Es el carnaval, esa bendita licencia para engañar a los ojos sin necesidad de pedir permiso ni perdón.
Lo curioso es que, cuando termina el carnaval, las máscaras no desaparecen. Simplemente se guardan en el cajón de los disfraces y se sustituyen por otras, bastante más elegantes y, a veces, mucho más peligrosas.
Porque la vida también tiene su carnaval permanente. Hay quienes se presentan como personas honradas y ejemplares mientras esconden bajo el traje una colección de miserias. Otros adoptan la apariencia de ciudadanos respetables, de amigos leales, de vecinos encantadores o de profesionales impecables. Y uno, ingenuo espectador, termina descubriendo que algunas de las máscaras más perfectas no llevan goma elástica y tarde o temprano <<caerán>>.
En el carnaval, al menos, conocemos las reglas del juego. Sabemos que aquel señor disfrazado de pirata no pretende asaltar un galeón y que la señora convertida en reina egipcia probablemente volverá mañana a ser la de siempre.

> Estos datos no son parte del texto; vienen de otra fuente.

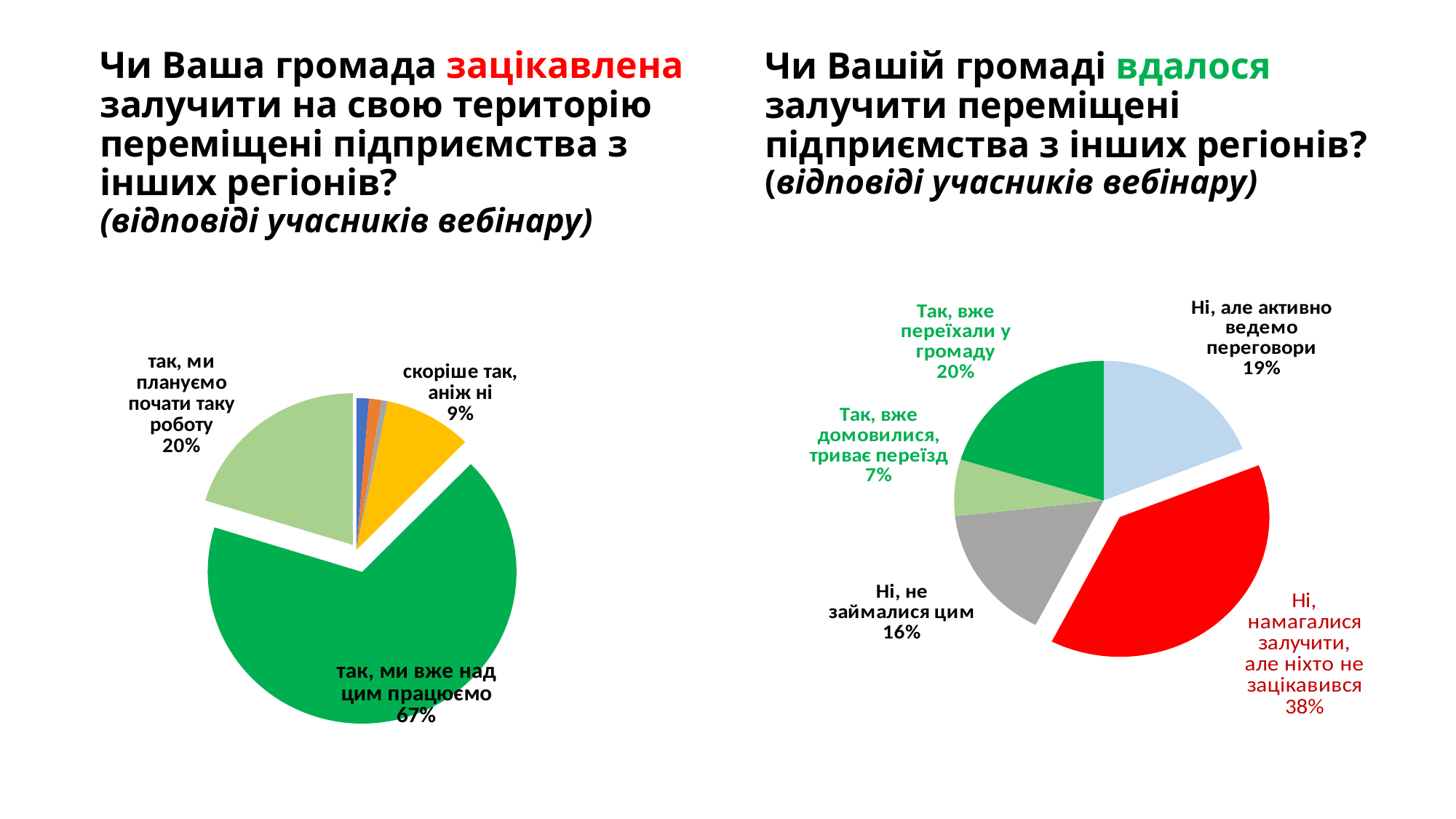
What type of chart is shown on the right side of the slide? Pie chart In the left pie chart, what is the difference between the shares for "так, ми вже над цим працюємо" and "так, ми плануємо почати таку роботу"? 47% In the right pie chart, which is larger: the share for "Так, вже переїхали у громаду" or the share for "Ні, не займалися цим"? Так, вже переїхали у громаду In the left pie chart, which labelled answer has the largest share? так, ми вже над цим працюємо How many slices does the right pie chart have? 5 In the right pie chart, which answer has the smallest share? Так, вже домовилися, триває переїзд In the right pie chart, what share of respondents answered "Так, вже домовилися, триває переїзд"? 7% In the right pie chart, what share of respondents answered "Ні, не займалися цим"? 16% In the left pie chart, what share of respondents answered "скоріше так, аніж ні"? 9% In the left pie chart, what share of respondents answered "так, ми вже над цим працюємо"? 67% In the right pie chart, what share of respondents answered "Ні, намагалися залучити, але ніхто не зацікавився"? 38% In the left pie chart, what share of respondents answered "так, ми плануємо почати таку роботу"? 20%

El engaño es inocente, pactado y hasta saludable. Nadie se escandaliza porque un adulto se coloque unas orejas de conejo y baile por la calle. Al contrario: se le aplaude.
El problema comienza cuando el disfraz deja de ser diversión y se convierte en identidad. Ahí aparece la verdadera tragedia, porque los seres más siniestros no siempre tienen colmillos, capa negra ni cara de villano. A menudo llevan corbata, saludan con educación, sonríen en las fotografías y hablan de principios con una solemnidad que casi da risa.
Quizá por eso las fiestas de carnaval resultan tan reveladoras: durante unos días, los honestos se disfrazan de malvados para divertirse y los malvados de siempre ni siquiera necesitan disfrazarse.
Y ahí está la ironía: cuando llega el miércoles de ceniza y se acaban las máscaras, quizá lo más difícil no sea descubrir quién iba disfrazado, sino quién llevaba la cara verdadera.